When the Nazis occupied France and other countries, they found the registration lists of firearm owners in the police departments. Gun owners who did not turn in their firearms within 24 hours were shot, as were those who failed to inform on their friends and relatives. For whatever reason, historians have shown no interest in highlighting the cruel fate of Jews and subjects in the occupied countries who were firearm owners. And yet some of these gun owners who eluded the Nazis were able to use their firearms to save their families, refugees, and others and even to mount armed resistance. The Warsaw ghetto uprising of 1943 was initiated with only a half dozen illegal handguns.

In Switzerland, the only "gun control" law was that every man must shoot accurately at 300 meters. Had they attacked, the Nazis would have needed no gun registration records – they could have assumed that every man had a gun. As war clouds approached, in 1938 at the World Shooting Championships held in Luzern, Switzerland, Swiss Federal President Philipp Etter declared:

"There is probably no other country that, like Switzerland, gives the soldier his weapon to keep in the home. . . . With this rifle, he is liable every hour, if the country calls, to defend his hearth, his home, his family, his birthplace. The weapon is to him a pledge and sign of honor and freedom. The Swiss does not part with his rifle."
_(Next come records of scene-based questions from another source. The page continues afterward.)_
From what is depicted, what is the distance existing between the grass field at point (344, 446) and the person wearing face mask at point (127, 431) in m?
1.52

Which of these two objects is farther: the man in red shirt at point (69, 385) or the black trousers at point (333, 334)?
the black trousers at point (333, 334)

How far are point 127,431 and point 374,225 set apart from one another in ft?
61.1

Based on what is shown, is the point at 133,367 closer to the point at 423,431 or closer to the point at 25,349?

The Nazis heard this message in countless other venues. They knew that they could not execute every Swiss for having a weapon – instead, they knew that countless German soldiers would die from Swiss snipers. The powerful German army could make Switzerland into a wasteland, but the German blood that would be spilled was unacceptably high, and the country would be ungovernable.

STAGNARO: The American Founding Fathers warned that a professional standing army could be a threat to liberty, because it induces a strong temptation to imperialism. In your vision, is there any correlation between the peculiar military organization of the Switzerland, and its neutrality?
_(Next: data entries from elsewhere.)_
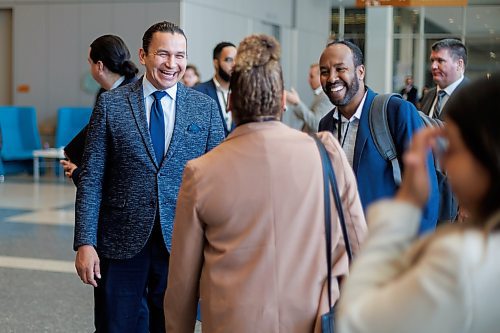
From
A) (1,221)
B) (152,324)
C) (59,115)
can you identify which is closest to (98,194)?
(152,324)

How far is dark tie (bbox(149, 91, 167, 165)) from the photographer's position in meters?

HALBROOK: America's Founding Fathers recognized that standing armies were dangerous to liberty because such armies oppressed the population domestically and engaged in wars of imperialist aggression. That is why the United States originally followed the Swiss model of republicanism, a militia army, and neutrality. America's founders wished to avoid "entangling alliances" in Europe, and the US entered World Wars I and II reluctantly.

A militia army includes virtually all able-bodied males under arms in a country, and thus challenges any invader with unending guerilla warfare. A standing army consists of professional soldiers forming a small proportion of a country's population. Numerous standing armies in Europe collapsed before the onslaught of Hitler's blitzkrieg – the governmental elites surrendered and ordered the soldiers to lay down their arms. An attack on Switzerland would have encountered no elite to surrender, and instead armed resistance at every turn.
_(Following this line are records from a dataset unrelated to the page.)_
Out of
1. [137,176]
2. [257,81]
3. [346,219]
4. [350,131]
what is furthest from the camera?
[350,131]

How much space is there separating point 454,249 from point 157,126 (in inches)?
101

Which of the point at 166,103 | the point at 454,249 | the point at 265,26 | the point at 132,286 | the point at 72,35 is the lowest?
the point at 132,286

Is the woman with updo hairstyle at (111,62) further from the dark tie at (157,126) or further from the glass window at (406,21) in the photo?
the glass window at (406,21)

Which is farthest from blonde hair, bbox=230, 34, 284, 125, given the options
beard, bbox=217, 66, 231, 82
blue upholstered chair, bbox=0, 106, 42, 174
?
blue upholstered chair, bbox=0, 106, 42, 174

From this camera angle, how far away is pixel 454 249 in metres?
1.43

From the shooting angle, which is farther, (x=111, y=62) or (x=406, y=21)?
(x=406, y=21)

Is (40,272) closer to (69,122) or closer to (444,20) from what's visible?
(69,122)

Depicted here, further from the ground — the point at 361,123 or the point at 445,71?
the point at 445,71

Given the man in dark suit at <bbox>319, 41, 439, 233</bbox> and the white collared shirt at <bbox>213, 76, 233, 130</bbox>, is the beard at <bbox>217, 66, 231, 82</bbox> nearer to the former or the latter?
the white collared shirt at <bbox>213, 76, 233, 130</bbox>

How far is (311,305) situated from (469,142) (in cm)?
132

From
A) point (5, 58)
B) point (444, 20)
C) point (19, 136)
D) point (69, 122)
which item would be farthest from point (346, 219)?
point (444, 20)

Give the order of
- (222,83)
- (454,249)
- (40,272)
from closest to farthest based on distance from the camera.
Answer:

The organization of the Swiss military as a militia meant that, while it could protect its country, it could not have invaded another country. This was the experience since medieval times. Armed Swiss commoners defeated the mightiest armies of invading knights at numerous battles – they left Charles the Bold in a ditch with his head crushed by a halberd at Nancy in 1477 – but were themselves defeated when they ventured into foreign lands, such as at Marignano in 1515.

The above is the key to Swiss neutrality. Militia armies are good at defending their own countries, but are no good at attacking other countries, and thus avoid foreign wars. Both militia defense and neutrality thus promote the ideals of peace.

One last thought. The Second Amendment to the US Constitution declares: "A well regulated militia, being necessary to the security of a free state, the right of the people to keep and bear arms, shall not be infringed." Besides being influenced by the Swiss example, America's Founders were also inspired by Cesare Beccaria's Dei Delitti e delle Pene (1764), which characterized as "false idee di utilità" the laws that prohibit peaceable citizens from carrying arms, which encourage attacks by armed criminals against unarmed victims.

As the world community enters an uncertain 21st century, the lessons of history will either be learned or its mistakes will be repeated.